I was sad to see them go, that sadness was interrupted by my need to prepare One Love for it's own move. I got to move into Glen and Theresa's spot which is up higher in the park and has a way better view. It also has a covered patio with lattice walls and a back yard. Excited that I can make a little outside kitchen and do most of my cooking outside during the heat and happy for Mr. Marley to have some shelter and some yard space outside me and Brand and Rick went to work getting things ready for One Love to be moved.
Rick and Brad had fun with the tractor, leveling the ground and adding gravel. I had fun getting dusty and packing, haha.
After a few hours of a lot more work than we thought it would be One Love was in her new location in the same park. I started some of the unpacking and organizing only to decide I was exhausted. I was thankful to be invited to dinner from a neighbor.
Not to mention I spent my food money on the trips to Sacramento so I am kinda at the mercy of the canned goods I have and what others have to offer this month food wise. I am okay with that though and have faith that it will work out fine. A new couple moved into the park and they are interested in finding some food banks with me in the area to get some fresh veggies and others edibles from so I am already blessed with a ride to town to get some food soon.
I washed up after dinner and hit the bed with Mr. Marley by my side snoring before my head hit the pillow. It was a big day for us both.

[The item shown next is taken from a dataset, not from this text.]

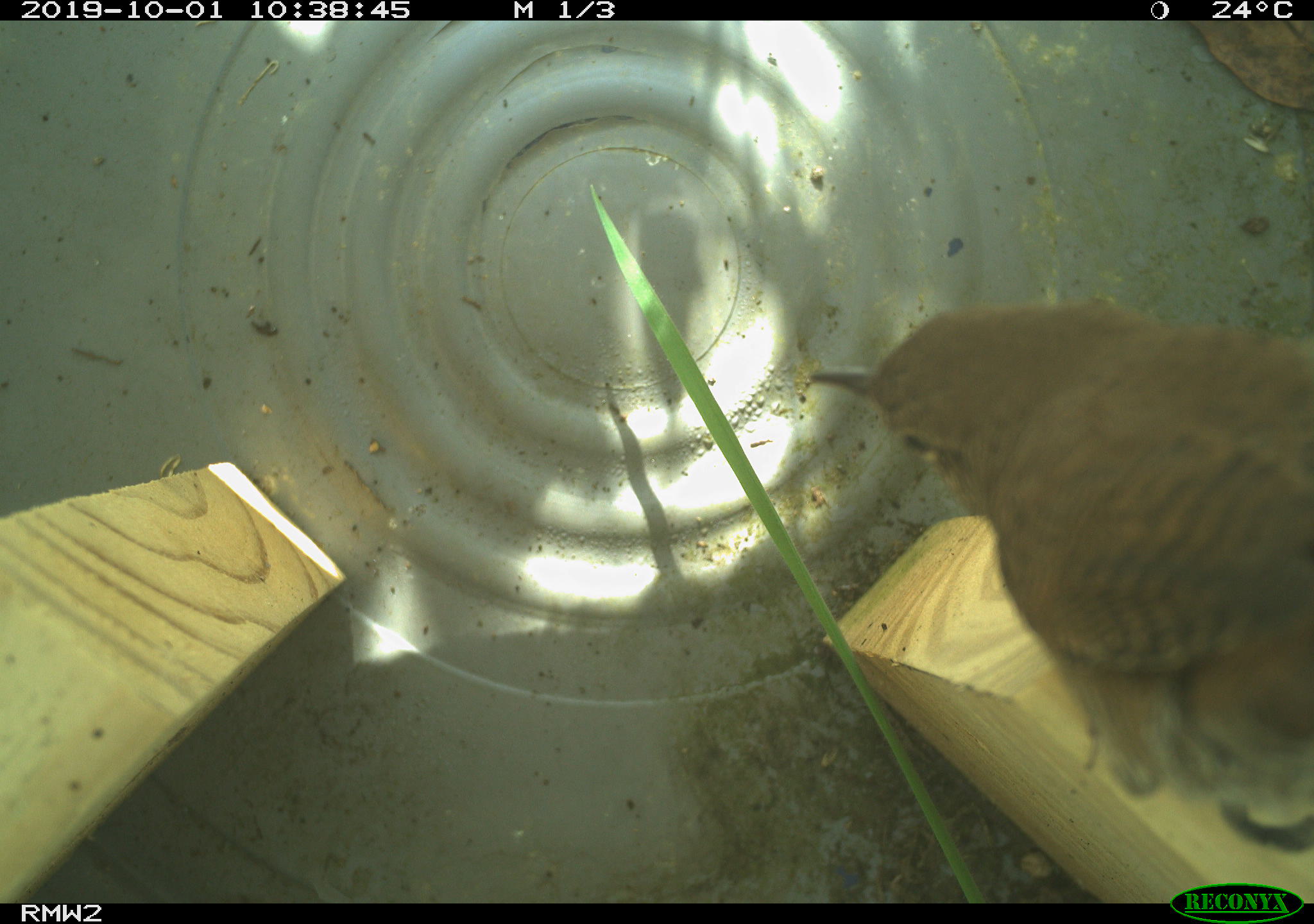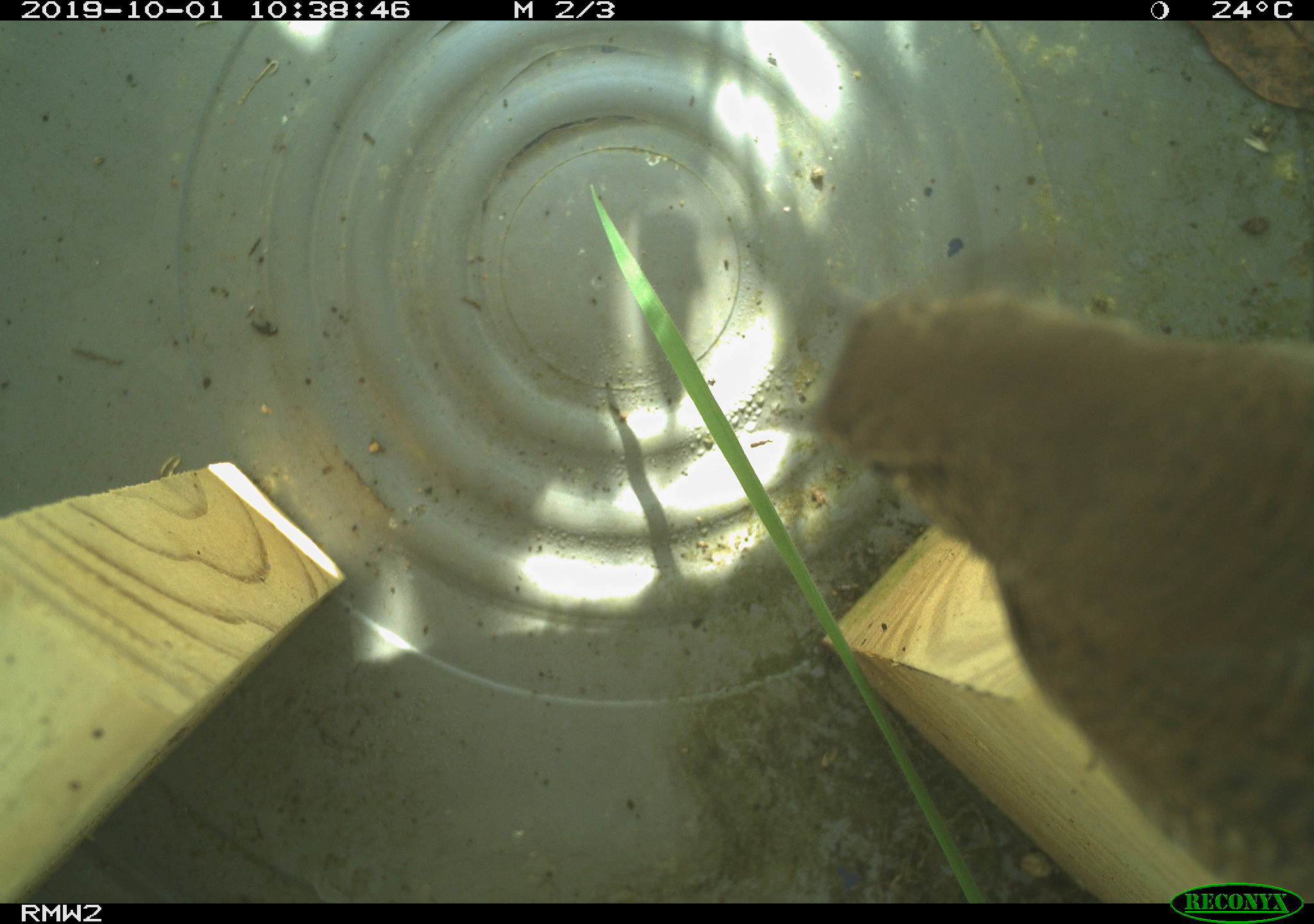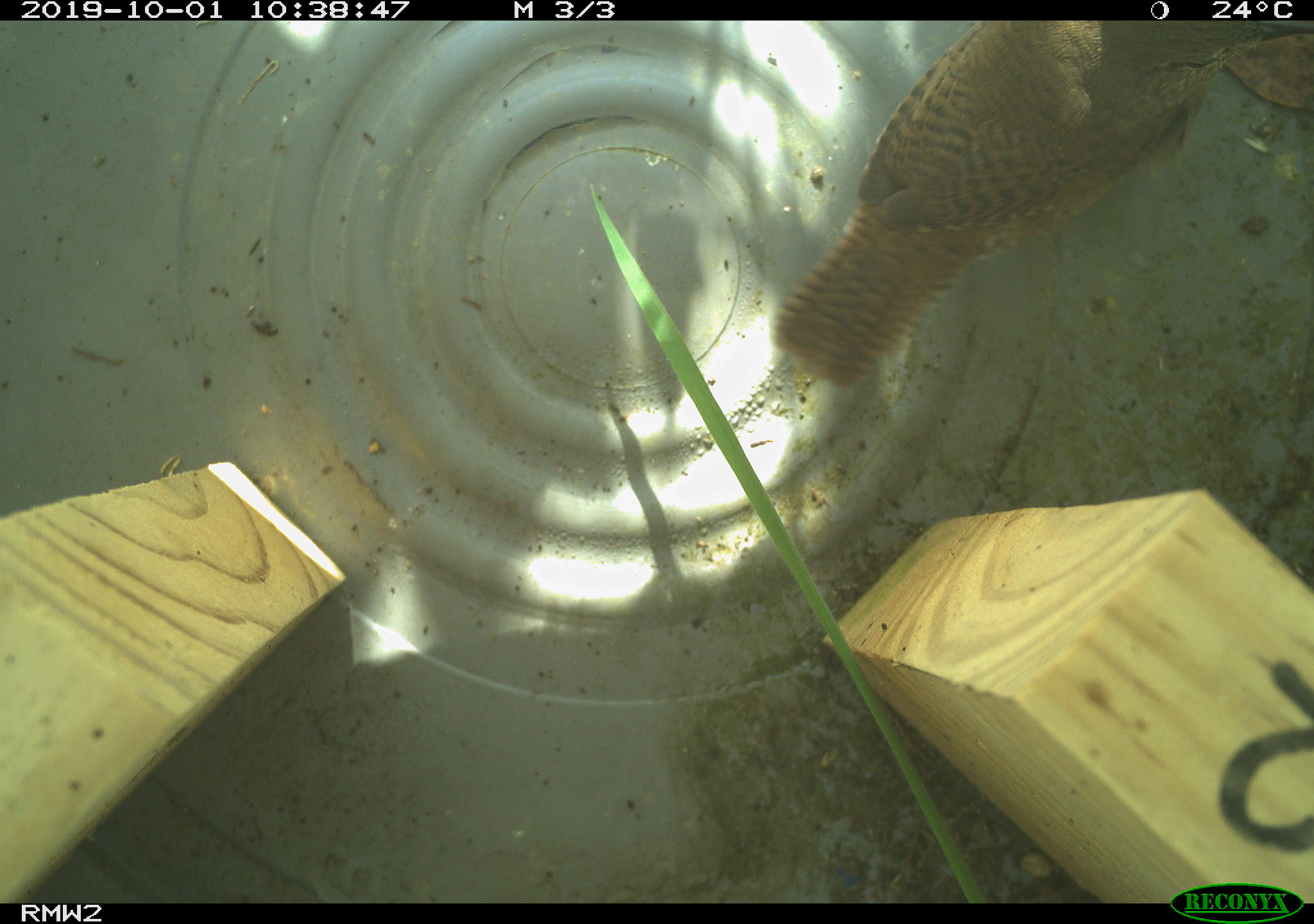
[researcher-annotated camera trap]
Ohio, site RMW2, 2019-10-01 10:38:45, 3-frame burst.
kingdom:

This morning while I sat crying he woke up and did his best to comfort me by eating my pants leg and jumping on me while howling to the music, I just love that. I need to get him on video for ya'll. Marley the magic singing dog. Oh it is so cool to see, he really gets into it too.
Well all that to say this... It's okay to cry! In fact it's great. And you know what it is also okay to share those tears with all ya'll. Thank you for listening. I love from a very humble and grateful place.